━━━━━ RECORDS FOR THE TASK
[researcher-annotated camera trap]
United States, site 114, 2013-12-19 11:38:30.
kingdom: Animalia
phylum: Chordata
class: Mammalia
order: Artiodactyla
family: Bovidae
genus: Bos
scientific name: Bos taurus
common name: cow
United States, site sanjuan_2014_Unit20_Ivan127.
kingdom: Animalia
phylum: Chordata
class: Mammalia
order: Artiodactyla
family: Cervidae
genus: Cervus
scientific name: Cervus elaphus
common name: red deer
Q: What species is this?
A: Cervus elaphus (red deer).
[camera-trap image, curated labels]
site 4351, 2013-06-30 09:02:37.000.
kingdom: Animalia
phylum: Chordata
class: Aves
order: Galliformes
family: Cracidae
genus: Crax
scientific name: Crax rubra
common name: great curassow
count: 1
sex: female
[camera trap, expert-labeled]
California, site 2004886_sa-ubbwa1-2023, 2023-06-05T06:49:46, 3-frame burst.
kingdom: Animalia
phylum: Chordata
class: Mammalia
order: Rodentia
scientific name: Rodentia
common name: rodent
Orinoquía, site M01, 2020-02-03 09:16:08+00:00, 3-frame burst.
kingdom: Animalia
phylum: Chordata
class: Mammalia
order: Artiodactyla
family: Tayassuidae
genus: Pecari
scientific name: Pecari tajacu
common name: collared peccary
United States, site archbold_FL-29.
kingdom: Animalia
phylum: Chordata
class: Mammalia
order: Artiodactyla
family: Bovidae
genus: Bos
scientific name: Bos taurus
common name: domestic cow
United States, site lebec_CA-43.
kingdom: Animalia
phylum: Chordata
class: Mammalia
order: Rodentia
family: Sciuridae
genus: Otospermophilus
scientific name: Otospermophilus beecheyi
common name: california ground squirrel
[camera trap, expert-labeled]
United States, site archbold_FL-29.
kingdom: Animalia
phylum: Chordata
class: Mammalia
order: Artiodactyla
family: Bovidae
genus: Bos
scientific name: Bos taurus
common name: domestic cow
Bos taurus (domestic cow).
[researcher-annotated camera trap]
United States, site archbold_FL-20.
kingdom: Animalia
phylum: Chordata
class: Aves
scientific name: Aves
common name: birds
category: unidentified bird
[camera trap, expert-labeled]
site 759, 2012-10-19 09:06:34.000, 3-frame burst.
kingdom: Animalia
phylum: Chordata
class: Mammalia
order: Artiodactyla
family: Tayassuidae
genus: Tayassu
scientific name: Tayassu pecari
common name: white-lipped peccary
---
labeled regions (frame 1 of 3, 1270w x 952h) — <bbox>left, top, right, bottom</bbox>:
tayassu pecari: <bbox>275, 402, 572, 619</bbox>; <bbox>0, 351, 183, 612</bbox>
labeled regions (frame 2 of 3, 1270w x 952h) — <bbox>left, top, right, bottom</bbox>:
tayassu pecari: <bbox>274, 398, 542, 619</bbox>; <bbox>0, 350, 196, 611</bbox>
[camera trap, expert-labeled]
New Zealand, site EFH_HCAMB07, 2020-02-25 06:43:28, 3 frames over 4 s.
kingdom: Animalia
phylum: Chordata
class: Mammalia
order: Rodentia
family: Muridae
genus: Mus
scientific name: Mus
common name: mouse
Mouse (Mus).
━━━━━━━━━━
• [WHAT YOU NEED TO DO]: Repeat the whole of the data above exactly, keeping every word.

• [RESULT]:
[researcher-annotated camera trap]
United States, site 114, 2013-12-19 11:38:30.
kingdom: Animalia
phylum: Chordata
class: Mammalia
order: Artiodactyla
family: Bovidae
genus: Bos
scientific name: Bos taurus
common name: cow
United States, site sanjuan_2014_Unit20_Ivan127.
kingdom: Animalia
phylum: Chordata
class: Mammalia
order: Artiodactyla
family: Cervidae
genus: Cervus
scientific name: Cervus elaphus
common name: red deer
Q: What species is this?
A: Cervus elaphus (red deer).
[camera-trap image, curated labels]
site 4351, 2013-06-30 09:02:37.000.
kingdom: Animalia
phylum: Chordata
class: Aves
order: Galliformes
family: Cracidae
genus: Crax
scientific name: Crax rubra
common name: great curassow
count: 1
sex: female
[camera trap, expert-labeled]
California, site 2004886_sa-ubbwa1-2023, 2023-06-05T06:49:46, 3-frame burst.
kingdom: Animalia
phylum: Chordata
class: Mammalia
order: Rodentia
scientific name: Rodentia
common name: rodent
Orinoquía, site M01, 2020-02-03 09:16:08+00:00, 3-frame burst.
kingdom: Animalia
phylum: Chordata
class: Mammalia
order: Artiodactyla
family: Tayassuidae
genus: Pecari
scientific name: Pecari tajacu
common name: collared peccary
United States, site archbold_FL-29.
kingdom: Animalia
phylum: Chordata
class: Mammalia
order: Artiodactyla
family: Bovidae
genus: Bos
scientific name: Bos taurus
common name: domestic cow
United States, site lebec_CA-43.
kingdom: Animalia
phylum: Chordata
class: Mammalia
order: Rodentia
family: Sciuridae
genus: Otospermophilus
scientific name: Otospermophilus beecheyi
common name: california ground squirrel
[camera trap, expert-labeled]
United States, site archbold_FL-29.
kingdom: Animalia
phylum: Chordata
class: Mammalia
order: Artiodactyla
family: Bovidae
genus: Bos
scientific name: Bos taurus
common name: domestic cow
Bos taurus (domestic cow).
[researcher-annotated camera trap]
United States, site archbold_FL-20.
kingdom: Animalia
phylum: Chordata
class: Aves
scientific name: Aves
common name: birds
category: unidentified bird
[camera trap, expert-labeled]
site 759, 2012-10-19 09:06:34.000, 3-frame burst.
kingdom: Animalia
phylum: Chordata
class: Mammalia
order: Artiodactyla
family: Tayassuidae
genus: Tayassu
scientific name: Tayassu pecari
common name: white-lipped peccary
---
labeled regions (frame 1 of 3, 1270w x 952h) — <bbox>left, top, right, bottom</bbox>:
tayassu pecari: <bbox>275, 402, 572, 619</bbox>; <bbox>0, 351, 183, 612</bbox>
labeled regions (frame 2 of 3, 1270w x 952h) — <bbox>left, top, right, bottom</bbox>:
tayassu pecari: <bbox>274, 398, 542, 619</bbox>; <bbox>0, 350, 196, 611</bbox>
[camera trap, expert-labeled]
New Zealand, site EFH_HCAMB07, 2020-02-25 06:43:28, 3 frames over 4 s.
kingdom: Animalia
phylum: Chordata
class: Mammalia
order: Rodentia
family: Muridae
genus: Mus
scientific name: Mus
common name: mouse
Mouse (Mus).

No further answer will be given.